June 2021 Newsletter
From The Certified Elder Law Attorney's Desk:
William W. “Bill” Erhart
Trusts for People with Disabilities and Chronic Illnesses
Last July we wrote about some changes in IRA distribution law known as the SECURE Act. One change makes designating a Qualified Disability Trust a beneficiary of an IRA instead of an individual efficient for both tax and public benefit purposes. This newsletter explores the use of such trusts and confusion about them.
Often called Special Needs Trusts, because they are frequently for those who have special needs, we prefer to more accurately use the term “Supplemental Needs Trusts” (“SNT”) as they function to preserve assets and to supplement the quality of life of someone who is eligible for public benefits such as Medicaid or Supplemental Security Income (“SSI”).
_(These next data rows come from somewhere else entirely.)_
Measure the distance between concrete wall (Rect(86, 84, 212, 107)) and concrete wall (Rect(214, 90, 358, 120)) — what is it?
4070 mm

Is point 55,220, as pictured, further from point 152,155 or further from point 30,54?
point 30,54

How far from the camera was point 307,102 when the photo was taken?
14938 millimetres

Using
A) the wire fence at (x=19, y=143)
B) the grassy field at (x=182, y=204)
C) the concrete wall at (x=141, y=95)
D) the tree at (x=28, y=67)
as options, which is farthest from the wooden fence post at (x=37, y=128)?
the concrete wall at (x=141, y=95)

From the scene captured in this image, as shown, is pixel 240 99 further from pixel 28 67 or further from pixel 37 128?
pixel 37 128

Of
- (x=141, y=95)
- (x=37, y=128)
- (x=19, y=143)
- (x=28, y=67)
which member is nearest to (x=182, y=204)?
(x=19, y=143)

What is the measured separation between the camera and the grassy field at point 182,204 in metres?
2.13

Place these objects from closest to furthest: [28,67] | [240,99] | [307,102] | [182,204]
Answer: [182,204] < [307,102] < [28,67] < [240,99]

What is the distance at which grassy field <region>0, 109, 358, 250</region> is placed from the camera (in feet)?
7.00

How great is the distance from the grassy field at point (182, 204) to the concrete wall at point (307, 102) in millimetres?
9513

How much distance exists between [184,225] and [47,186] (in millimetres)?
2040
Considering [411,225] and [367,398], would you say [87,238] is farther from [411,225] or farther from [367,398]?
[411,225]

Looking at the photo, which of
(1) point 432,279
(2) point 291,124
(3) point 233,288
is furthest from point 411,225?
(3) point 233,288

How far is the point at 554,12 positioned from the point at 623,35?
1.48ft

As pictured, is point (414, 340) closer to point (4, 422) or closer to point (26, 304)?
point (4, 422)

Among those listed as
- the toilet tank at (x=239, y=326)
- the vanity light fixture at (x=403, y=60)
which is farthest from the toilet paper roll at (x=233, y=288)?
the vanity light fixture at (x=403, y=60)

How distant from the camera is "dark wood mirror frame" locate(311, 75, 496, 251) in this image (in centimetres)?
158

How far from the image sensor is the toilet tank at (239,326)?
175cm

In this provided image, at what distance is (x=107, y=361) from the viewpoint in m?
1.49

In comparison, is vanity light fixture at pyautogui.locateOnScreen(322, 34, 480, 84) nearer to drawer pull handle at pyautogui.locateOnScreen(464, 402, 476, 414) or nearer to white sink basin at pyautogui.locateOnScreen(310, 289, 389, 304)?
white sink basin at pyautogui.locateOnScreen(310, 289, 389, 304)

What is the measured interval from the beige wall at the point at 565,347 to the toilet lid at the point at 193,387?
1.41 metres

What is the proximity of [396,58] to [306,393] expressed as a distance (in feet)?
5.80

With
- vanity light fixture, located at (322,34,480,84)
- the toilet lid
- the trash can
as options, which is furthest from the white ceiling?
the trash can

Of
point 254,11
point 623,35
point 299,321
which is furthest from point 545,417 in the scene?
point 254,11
There are several types of SNTs, depending upon: who creates the trust; whose money or property funds to goes into the trust; age of the beneficiary when the trust is created; type of illness or disability; value of property or amount of money in the trust; type of benefits being qualified for; and whether other people or entities may benefit from the trust once the original beneficiary dies.
Both disability law and tax law, which is always volatile, make planning for people with disabilities difficult.
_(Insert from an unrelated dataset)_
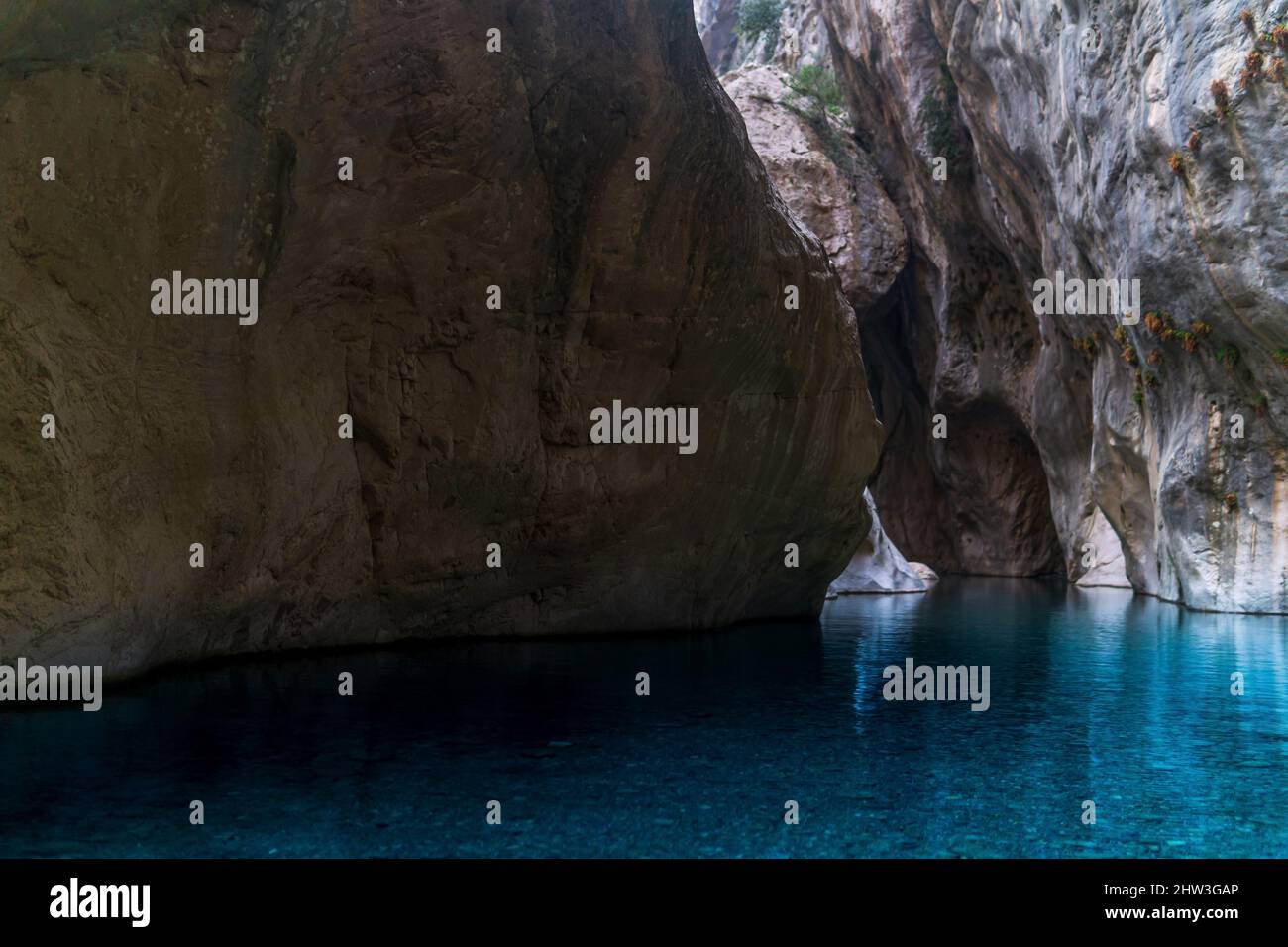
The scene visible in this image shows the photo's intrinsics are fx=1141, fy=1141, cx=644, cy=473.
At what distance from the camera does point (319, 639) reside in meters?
14.3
According to a recent Wall Street Journal article, many parents are confused how to plan for children with disabilities. A University of Illinois study in 2018 found that less than half of parents of children with disabilities have a plan for their child’s future. The chief reason? Parents are overwhelmed by the stress, time and reluctance of family members to help. Combined with the complexity of establishing the proper trust with the necessary terms, transferring and retitling of assets and the tax consequences, it is not a surprise that proper planning is deferred, often until it is too late to properly save the assets.
Sometime parents will essentially disinherit a child with a disability by leaving the assets with another child hoping that child will care for the one with a disability. That puts an unwelcome strain on the healthy child, changes the relationship between the children and more often than not, the assets are eventually dissipated and the child with a disability left with nothing to supplement their quality of life.
Often parents think that a child with a severe disability, who may need institutional care or a live in a group home, does not need the supplemental resources that can be provided through a SNT. SNT planning can provide for many services, equipment and necessities that public benefits will not pay for. For example: clothing, transportation, special equipment, additional aides; education, furniture and opportunities for enrichment.
Medicaid, or Medicare may not pay for physical therapy or palliative care that one’s personal physician may recommend. Funds from a SNT can be used. If one is being bathed once a week in a facility, the SNT can pay for additional bathing. If it comforts the child, who will be an adult more often then not when distributions from a SNT are required, to have someone read to them, play games or just provide companionship, then the SNT can pay for those basic touches of humanity.
SNTs have a trustee whom the trustmaker selects. It can be a relative, friend or a professional. The trustee makes distributions on behalf of the beneficiary according to the terms of the trust. Since the assets are not in the name of the beneficiary, the beneficiary remains eligible for benefits. Additional, since the assets are in trust, it is difficult or impossible for creditors to obtain access to the SNT funds. Again, that depends on the type of SNT and how it was established and funded.
Our firm routinely assists clients with planning, creating and understanding SNTs. We have experience creating SNTs for just a few thousand dollars to several million. It is one of the most rewarding things we can do to help families protect each other, preserve what they worked hard for and give them comfort that they have done the right thing for their child.